The sorption capacity values during the experiment of uranium sorption from leach liquors in static mode was increased in the following order of anion exchangers: AMP → Tulsion A-233U → Lewatit К6367 → Purolite A660/4759. The value of Purolite A660/4759 sorption capacity in static mode was about (39.78 ± 0.80) g U/Lwsr.

Under conditions of long-term exploitation of anion exchangers (10 cycles of “sorption–desorption” in static mode), the decrease of uranium capacity was about 30%, which was associated with poisoning of resin with humic substances. However, during the intermediate treatment of resins with an alkaline solution of sodium chloride (2% NaOH + 10% NaCl), the decline in the capacity of anion exchangers for uranium was no more than 5%. The use of this solution for the regeneration of resin was equally effective in organizing the process both in a static and dynamic modes. At the same time, it is not possible to completely regenerate the resin under the conditions of a limited time of the technological process because of poisoning with fulvic acids, the desorption of which from anion exchangers with gel structure is extremely difficult.

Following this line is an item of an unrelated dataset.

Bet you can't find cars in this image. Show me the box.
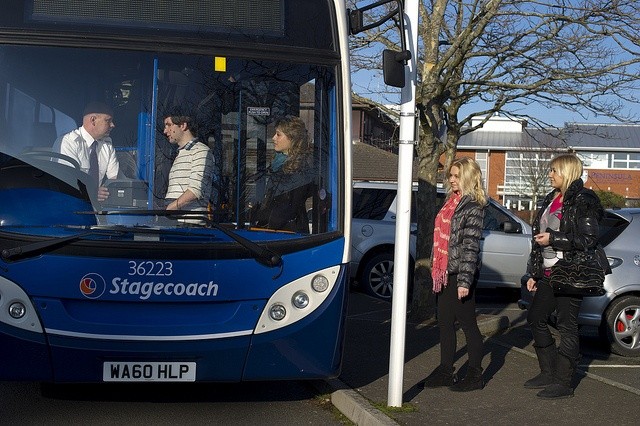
[518,207,640,357]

The full dynamic exchange capacity of the Purolite A660/4759 resin was (36.62 ± 1.10) g U/Lwsr. The high capacitive characteristics of Purolite A660/4759 anion exchanger allow to use this resin for the efficient uranium sorption from liquors obtained during the carbonate leaching of uranium from peat ore.

The use of ACBM solutions for uranium desorption from saturated anion exchangers ensured the production of pregnant solutions with a uranium concentration about 9 g L−1. The degree of uranium desorption was more than (97.41 ± 2.53)%, and the residual capacity of anion exchange resin did not exceed 1.1 g U/Lwsr. The degree of uranium precipitation during crystallization of AUC from pregnant solution was 72%, and the residual content of uranium in the mother liquors was 2.5 g L−1.